I need to numerically evaluate/approximate non-central high-order moments of high-dimensional Gaussian measures/distributions with given mathematical expectations and covariance matrices. The Gaussian measures have dimension $d$ with say $d>1000$ and the moments have order $k$ with say $k>>10000$.
More precisely, I "only" need to evaluate the ratios of successive moments
$\frac{{\mathbb{E}X_1^{{k_1}}...X_i^{{k_i} + 1}...X_d^{{k_d}}}}{{\mathbb{E}X_1^{{k_1}}...X_i^{{k_i}}...X_d^{{k_d}}}}\quad k = \sum\limits_{i = 1}^d {{k_i}} $
The classical Wick-Isserlis theorem/formula and similar symbolic formulae look helpless because they involve an astronomically large number of terms $k!!$.
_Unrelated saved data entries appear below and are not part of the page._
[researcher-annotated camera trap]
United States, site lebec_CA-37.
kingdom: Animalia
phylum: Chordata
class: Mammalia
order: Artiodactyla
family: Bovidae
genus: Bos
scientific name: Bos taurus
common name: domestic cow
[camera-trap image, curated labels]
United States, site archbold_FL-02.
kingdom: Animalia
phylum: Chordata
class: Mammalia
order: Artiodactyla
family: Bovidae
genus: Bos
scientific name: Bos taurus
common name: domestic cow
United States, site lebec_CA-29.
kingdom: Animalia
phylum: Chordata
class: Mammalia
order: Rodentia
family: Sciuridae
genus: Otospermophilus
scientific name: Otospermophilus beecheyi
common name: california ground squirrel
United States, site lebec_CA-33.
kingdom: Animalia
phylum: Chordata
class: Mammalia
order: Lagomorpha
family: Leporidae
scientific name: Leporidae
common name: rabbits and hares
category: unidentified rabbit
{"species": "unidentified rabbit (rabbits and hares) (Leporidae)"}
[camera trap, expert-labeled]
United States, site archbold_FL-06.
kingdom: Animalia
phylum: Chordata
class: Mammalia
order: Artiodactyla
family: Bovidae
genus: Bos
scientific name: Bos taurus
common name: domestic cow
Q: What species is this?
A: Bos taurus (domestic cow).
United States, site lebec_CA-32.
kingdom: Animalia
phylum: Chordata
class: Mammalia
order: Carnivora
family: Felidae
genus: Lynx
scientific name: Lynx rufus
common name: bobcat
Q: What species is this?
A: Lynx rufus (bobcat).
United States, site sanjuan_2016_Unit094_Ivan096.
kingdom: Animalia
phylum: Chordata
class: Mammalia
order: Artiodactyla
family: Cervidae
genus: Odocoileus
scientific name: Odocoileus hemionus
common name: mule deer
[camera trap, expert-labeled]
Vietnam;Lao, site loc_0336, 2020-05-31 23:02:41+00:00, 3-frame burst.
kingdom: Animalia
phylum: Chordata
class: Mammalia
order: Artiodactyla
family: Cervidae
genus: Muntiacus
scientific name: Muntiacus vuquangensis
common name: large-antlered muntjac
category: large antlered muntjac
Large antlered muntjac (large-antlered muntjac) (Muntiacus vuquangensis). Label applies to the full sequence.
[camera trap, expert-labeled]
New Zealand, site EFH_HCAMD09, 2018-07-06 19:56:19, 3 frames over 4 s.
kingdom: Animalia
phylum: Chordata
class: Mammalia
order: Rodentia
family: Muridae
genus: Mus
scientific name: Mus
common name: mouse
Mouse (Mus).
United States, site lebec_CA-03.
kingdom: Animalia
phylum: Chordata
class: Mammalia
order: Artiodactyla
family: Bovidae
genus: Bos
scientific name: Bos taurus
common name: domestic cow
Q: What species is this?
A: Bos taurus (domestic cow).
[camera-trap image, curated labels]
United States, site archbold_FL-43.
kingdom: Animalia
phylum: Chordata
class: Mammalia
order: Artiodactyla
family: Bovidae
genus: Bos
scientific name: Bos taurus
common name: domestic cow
As suggested, I tried a Laplace's approximation/expansion but that does not work well: unless I'm mistaken, in standard form, it gives a wrong approximation that does not depend on ${{k_i}}$ and in fully exponential form, we fall on a multivariate system of quadratic equations of dimension $d$ for the maximum of the function...
I'm unable to find a single reference on this problem, that's quite unexpected.
Of course, Monte-Carlo methods is always an option but it is the last one: fast and deterministic algorithms are highly preferred.
So, please, what are my best options in order to numerically evaluate those moments in general? Computational complexity theoretic results welcome too.
Thanks.
PS.: I finally found a nice, ad hoc, deterministic method allowing to evaluate the ratios of successive moments instantaneously. Unfortunately I can't disclose it right now. I really don't understand why I can't find a single paper and why I don't get any answer about such a basic and fundamental problem??????